If the problem is that the measuring tool (UZR) isn’t that accurate, wouldn’t you just introduce error bars instead of regressing everyone to the mean?

For instance, last year Michael Bourn was +23 and Curtis Granderson was -18 in CF. Your solution is to regress Bourn to +18 and Granderson to -13, but how do we know that the measurement error didn’t go the other way? Maybe Bourne was really +28 and Granderson was really -23. If the measurement problems that you attribute to UZR are as random as you say, either outcome would be just as likely.

That is also a way of dealing with it.

Regressing to the mean does has a theoretical justification though. If you assume that both skill (either true or realized) and the measurement error are distributed in some sort of center-weighted distribution (e.g. normal), then the farther from the mean you go the bigger the measurement error problem becomes.

For a quick example of how this results, imagine two random variables a and b. Here a might be realized skill and b might be measurement error. Imagine that they are both normally distributed, with mean 0 and variance 5.

Now say that you can only observe a+b, and say that you observe a value of 10. Because the distributions of a and b are center-weighted, it’s much more likely that a=5 and b=5 than a=10 and b=0, and it’s extremely unlikely than a=15 and b=-5.

Say that, instead, you observe an a+b of 0. Now observing a=-5 and b=5 is equally as likely as observing a=5 and b=-5, and observing a=0 and b=0 is more likely than both of those.

You can verify these calculations, but the point is that when dealing with measurement error, the farther away from the mean you go the more likely that you’re observing significant measurement error. Regressing towards the mean helps mitigate this.

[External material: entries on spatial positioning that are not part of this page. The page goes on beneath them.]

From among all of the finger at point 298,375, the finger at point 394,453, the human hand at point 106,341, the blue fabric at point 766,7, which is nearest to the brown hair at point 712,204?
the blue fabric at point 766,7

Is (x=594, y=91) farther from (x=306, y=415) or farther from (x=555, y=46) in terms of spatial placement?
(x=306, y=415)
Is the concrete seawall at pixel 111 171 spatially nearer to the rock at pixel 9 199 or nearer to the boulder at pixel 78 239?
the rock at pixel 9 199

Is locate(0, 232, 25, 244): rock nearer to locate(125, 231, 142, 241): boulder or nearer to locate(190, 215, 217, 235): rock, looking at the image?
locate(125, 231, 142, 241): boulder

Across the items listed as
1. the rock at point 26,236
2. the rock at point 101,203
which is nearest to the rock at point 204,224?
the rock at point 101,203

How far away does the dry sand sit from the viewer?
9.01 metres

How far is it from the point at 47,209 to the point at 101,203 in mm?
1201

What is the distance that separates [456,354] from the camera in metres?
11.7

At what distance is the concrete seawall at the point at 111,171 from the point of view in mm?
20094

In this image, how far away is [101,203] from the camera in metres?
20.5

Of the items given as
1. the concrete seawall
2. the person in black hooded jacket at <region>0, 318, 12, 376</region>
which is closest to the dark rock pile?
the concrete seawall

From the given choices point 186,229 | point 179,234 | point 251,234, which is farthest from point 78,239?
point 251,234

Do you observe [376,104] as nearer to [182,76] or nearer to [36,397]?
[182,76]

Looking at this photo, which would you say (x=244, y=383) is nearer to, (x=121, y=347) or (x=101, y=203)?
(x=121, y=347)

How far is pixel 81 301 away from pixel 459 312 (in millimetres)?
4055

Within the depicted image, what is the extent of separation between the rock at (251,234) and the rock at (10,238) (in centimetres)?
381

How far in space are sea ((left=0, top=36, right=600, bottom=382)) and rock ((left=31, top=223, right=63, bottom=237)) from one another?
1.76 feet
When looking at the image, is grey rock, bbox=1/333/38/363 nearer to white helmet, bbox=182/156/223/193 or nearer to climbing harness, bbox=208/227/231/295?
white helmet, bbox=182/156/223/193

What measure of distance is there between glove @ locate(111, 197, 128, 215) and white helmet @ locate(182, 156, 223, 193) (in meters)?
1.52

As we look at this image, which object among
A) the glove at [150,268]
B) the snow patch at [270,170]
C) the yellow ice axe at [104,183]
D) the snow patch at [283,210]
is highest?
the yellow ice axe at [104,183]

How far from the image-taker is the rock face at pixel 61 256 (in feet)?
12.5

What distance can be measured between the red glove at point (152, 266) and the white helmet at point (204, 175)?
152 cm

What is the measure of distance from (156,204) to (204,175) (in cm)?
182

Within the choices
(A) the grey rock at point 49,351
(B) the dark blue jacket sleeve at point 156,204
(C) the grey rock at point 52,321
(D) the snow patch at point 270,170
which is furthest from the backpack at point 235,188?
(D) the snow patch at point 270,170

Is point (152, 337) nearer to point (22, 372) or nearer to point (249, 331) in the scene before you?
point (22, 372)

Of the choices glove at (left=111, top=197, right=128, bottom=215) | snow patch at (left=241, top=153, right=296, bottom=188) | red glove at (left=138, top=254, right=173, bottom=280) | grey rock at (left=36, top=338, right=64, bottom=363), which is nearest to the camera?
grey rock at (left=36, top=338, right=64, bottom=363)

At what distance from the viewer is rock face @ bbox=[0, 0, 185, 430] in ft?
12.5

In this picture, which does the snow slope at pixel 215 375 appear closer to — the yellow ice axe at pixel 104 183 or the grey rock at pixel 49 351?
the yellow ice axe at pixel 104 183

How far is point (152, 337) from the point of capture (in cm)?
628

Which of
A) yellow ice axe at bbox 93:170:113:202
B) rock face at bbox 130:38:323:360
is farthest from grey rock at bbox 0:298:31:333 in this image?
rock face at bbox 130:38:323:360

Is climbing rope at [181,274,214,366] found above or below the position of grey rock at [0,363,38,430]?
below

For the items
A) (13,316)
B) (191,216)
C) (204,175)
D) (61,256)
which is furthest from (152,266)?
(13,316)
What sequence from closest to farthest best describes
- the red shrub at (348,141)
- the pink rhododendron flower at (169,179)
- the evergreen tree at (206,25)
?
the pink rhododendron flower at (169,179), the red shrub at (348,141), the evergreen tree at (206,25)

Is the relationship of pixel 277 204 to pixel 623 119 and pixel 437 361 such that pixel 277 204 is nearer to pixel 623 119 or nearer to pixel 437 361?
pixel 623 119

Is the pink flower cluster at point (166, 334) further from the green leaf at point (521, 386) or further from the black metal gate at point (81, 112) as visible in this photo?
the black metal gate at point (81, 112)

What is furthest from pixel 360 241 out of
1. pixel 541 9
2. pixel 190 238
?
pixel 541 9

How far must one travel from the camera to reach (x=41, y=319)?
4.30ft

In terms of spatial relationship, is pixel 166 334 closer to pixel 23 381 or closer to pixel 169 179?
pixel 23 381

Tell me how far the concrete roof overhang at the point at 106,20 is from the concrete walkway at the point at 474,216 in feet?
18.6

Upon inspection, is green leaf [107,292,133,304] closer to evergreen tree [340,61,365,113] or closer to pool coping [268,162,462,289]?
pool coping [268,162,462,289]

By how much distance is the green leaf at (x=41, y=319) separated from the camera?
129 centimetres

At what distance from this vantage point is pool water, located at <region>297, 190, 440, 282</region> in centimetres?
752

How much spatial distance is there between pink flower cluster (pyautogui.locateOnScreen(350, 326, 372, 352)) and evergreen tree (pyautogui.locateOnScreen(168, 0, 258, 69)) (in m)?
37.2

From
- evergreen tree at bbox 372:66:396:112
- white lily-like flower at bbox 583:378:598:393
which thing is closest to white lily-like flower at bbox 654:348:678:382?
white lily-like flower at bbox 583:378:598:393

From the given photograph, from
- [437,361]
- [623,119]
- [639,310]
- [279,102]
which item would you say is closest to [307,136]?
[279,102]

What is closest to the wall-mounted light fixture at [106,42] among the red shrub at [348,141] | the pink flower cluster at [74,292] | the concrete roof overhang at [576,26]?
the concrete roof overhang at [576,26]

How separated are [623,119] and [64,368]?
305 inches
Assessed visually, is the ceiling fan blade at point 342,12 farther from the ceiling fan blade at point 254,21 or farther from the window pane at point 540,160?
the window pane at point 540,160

Actually, on second thought, adding error bars is wrong. Because of how conditional probability works (as I tried to show in my example), it’s actually the wrong way to do it when dealing with measurement error. You either regress towards a mean or use more data. If you’re comfortable with putting strong assumptions on the distributions of both talent and the measurement error then you can create proper error bars conditional on observing each value (note that they won’t be symmetric), but no one should be comfortable with those assumptions.

Is Harvey going the Latos route and lopping one of the Ts off of his last name?

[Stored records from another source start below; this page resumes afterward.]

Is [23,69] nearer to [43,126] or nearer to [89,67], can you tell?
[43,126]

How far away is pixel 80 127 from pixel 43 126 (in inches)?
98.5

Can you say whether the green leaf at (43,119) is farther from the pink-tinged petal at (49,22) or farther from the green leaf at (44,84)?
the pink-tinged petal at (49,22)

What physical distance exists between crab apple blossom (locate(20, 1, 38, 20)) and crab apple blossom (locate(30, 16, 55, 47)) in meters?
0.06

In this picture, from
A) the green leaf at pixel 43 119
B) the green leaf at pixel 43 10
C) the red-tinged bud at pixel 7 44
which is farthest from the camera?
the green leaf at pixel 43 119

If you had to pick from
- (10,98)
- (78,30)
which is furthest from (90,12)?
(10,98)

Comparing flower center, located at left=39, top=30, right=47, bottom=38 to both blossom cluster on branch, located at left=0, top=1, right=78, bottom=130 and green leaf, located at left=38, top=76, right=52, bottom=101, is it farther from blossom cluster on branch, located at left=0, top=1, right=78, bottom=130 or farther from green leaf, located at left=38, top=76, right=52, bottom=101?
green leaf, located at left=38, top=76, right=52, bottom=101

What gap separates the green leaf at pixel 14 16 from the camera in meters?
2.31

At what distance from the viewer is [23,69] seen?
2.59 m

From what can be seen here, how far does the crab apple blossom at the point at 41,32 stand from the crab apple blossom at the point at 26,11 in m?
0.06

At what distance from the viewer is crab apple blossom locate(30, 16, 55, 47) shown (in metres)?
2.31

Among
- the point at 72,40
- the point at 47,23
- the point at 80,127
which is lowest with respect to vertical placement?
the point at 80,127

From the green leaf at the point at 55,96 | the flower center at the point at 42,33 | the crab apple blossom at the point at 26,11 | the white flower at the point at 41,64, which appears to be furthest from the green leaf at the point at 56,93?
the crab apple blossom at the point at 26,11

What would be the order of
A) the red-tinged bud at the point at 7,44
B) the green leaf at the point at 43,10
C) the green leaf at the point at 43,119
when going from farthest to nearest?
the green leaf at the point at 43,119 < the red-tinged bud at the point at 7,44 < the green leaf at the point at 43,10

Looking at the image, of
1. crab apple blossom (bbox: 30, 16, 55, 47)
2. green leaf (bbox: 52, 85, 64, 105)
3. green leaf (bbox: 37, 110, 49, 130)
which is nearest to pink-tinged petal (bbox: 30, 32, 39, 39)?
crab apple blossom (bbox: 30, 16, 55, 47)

He used to be Mat Lattos? Score one for Melvil Dewey!

I think it was Mat Latost. Or Mat Tlatos. Or Mat LaTots. I forget.

You beat me by one minute! Great minds and such (some just a little slower than others…)

…or he could have been Latost. Or (my favorite) Tlatos.

And he’s just one more change from being Mat Laos!

Haha nice! Maybe he should forego the letter ‘t’ altogether and go by Ma Laos, the Asian madam of Cincy’s red light district.

Haha. I like that our first two options were even identical. I think that means we’re officially dating.

My immediate reaction to Jason Kubel as worst regular: there is no way he is worse than Yuni. While it is true, Yuni is worse, he avoids the distinct honor of “worst regular” thanks to the Royals releasing him mid-season last year.

The real problem with defensive stats (and therefore with WAR) is that they just aren’t comparable to offensive stats – but I’d emphasize a different issue from Roger’s. The problem I see is that teams simply don’t value offense and defense on the same scale, so the distributions are different. You can’t regress to the mean if you don’t know the mean.

How the teams value contributions is not the same as how valuable the contributions are.

Why are you touting arbitrary endpoints you biased prick!

The big surprise for me in your 1B list is Belt. I’ve read that Giants fans are dissatisfied with him. Buttheads!

There is a really bizarre media movement stoked by KNBR and certain Giants beat writers who are Andrew Baggarly to criticize Belt to a really ridiculous degree, as if he’s singlehandedly to blame for the Giants’ bad year. It makes no sense, but it’s contagious. I had a conversation on twitter the other day with someone who wants to replace Belt with actual literal Adam Dunn.

This is what sports talk radio hath wrought.